Variability Factors in Drug Response

• First Pass Effect: Biotransformation occurring after oral administration but before the drug enters general circulation.

• Chemical Properties: Molecular weight, ionic charges, and solubility.

• Physical and Health Factors:

  • Liver and Kidney Disease: Impairs the ability to filter and eliminate drugs.

  • Starvation: Lack of materials for metabolic breakdown.

  • Age: Older patients often have slower liver and kidney function. Drugs may be given over longer periods (retaining the same dosage) to prevent chronic toxic accumulation.

  • Genetics: Individual inability to metabolize certain compounds.

  • Gender: Males may be more susceptible to drugs like barbiturates.

  • Species: Drugs effective in animals (e.g., horses) may be dangerous or ineffective in humans.

  • Circadian Rhythm: The sleep-wake cycle affects hormone levels (e.g., Cortisol in the morning, Melatonin at night), which can alter drug effects.

Toxicology and Toxicity Levels

• Acute Toxicity: Effects occurring within minutes to hours after exposure.

• Subacute Toxicity: Effects occurring after repeated exposures over several days.

• Chronic Toxicity: Effects occurring over months to years. This happens when the rate of exposure exceeds the rate of elimination.

• Environmental Toxicology: Studies the adverse effects of chemicals (e.g., drugs dumped in rivers) on life and the environment.

The New Drug Development Process

1. Preclinical Research: ($1$ to $3$ years) Involves drug design, animal screenings, and evaluations for toxicity and pharmacokinetic properties.

2. Clinical Research and Development: ($2$ to $10$ years)

   • Phase 1: Tested on normal/healthy volunteers.

   • Phase 2 & 3: Tested on patients with the actual condition.

3. New Drug Application (NDA): ($2$ months to $7$ years) Submission and approval phase.

4. Phase 4 (Post-Marketing Research): Observation of the drug's effects on the general population. Data is gathered via inspection reports, surveys, sampling, and testing to decide if the drug remains on the market.

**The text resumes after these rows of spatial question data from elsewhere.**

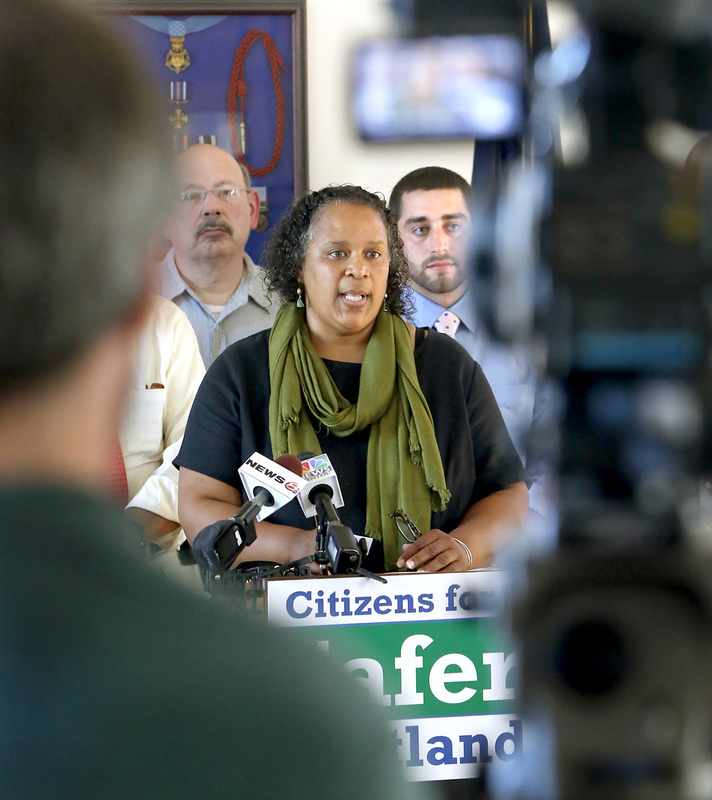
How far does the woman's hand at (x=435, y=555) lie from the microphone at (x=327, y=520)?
18 centimetres

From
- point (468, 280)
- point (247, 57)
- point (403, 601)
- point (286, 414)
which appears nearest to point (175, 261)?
point (247, 57)

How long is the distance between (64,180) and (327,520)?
3.69 ft

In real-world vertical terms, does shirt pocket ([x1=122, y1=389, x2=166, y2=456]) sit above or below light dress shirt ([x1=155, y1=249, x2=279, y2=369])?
below

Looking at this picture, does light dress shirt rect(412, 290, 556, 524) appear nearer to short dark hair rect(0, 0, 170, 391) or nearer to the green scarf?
short dark hair rect(0, 0, 170, 391)

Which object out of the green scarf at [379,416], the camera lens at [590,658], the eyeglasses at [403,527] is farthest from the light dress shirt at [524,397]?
the green scarf at [379,416]

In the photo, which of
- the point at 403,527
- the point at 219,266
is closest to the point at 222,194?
the point at 219,266

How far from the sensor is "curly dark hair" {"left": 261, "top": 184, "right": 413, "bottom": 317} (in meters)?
2.35

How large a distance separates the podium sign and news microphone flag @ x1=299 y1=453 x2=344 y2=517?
0.23 m

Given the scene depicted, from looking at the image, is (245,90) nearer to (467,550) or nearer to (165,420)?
(165,420)

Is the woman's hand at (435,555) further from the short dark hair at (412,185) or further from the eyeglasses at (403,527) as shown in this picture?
the short dark hair at (412,185)

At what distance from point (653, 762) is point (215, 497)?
73.6 inches

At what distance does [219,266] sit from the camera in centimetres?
310

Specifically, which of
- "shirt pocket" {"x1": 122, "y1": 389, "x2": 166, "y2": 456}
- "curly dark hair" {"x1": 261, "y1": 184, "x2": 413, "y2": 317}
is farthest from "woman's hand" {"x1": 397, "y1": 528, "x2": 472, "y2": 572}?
"shirt pocket" {"x1": 122, "y1": 389, "x2": 166, "y2": 456}

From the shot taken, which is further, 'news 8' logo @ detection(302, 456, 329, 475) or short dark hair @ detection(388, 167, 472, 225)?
short dark hair @ detection(388, 167, 472, 225)
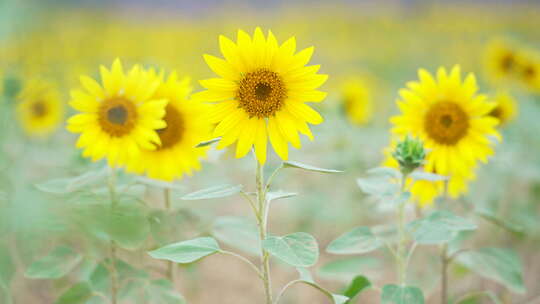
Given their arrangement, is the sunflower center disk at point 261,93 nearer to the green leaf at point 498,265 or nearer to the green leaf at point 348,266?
the green leaf at point 348,266

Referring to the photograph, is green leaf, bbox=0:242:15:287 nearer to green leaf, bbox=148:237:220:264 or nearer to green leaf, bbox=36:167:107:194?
green leaf, bbox=36:167:107:194

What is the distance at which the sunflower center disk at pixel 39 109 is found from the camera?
87.4 inches

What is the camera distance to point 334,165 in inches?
76.9

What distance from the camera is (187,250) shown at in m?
0.93

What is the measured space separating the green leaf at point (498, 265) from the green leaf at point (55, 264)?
3.05 ft

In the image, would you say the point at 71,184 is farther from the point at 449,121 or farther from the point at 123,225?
the point at 449,121

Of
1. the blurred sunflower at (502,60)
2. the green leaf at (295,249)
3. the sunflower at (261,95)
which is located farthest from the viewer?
the blurred sunflower at (502,60)

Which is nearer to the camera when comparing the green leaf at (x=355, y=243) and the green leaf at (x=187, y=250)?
the green leaf at (x=187, y=250)

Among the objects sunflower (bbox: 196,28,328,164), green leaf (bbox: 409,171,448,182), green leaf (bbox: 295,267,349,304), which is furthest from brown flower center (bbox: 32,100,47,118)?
green leaf (bbox: 409,171,448,182)

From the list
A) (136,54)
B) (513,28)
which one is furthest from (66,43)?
(513,28)

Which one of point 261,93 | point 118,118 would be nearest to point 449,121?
point 261,93

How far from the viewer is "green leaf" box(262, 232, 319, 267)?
2.69ft

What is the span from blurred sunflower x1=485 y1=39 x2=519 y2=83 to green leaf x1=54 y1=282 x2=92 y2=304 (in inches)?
84.6

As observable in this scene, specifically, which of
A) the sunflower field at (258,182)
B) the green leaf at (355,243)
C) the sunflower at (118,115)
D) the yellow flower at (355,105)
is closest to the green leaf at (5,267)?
the sunflower field at (258,182)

Controlled Substance Schedules (US)

• Schedule I: Highest potential for abuse; no accepted therapeutic usage (e.g., Heroin, LSD, mushroom extracts).

• Schedule II: High probability for abuse; accepted therapeutic use with close restrictions (e.g., Morphine, Methadone, Amphetamines, Barbiturates).

• Schedule III: Lower potential for abuse than I or II; therapeutic usage; low potential for physical dependence but high potential for psychological dependence.

• Schedule IV: Even lower potential for abuse and reduced potential for dependency (e.g., Diazepam).

• Schedule V: Lowest potential for abuse and dependency (e.g., certain Opiums and Atropinates).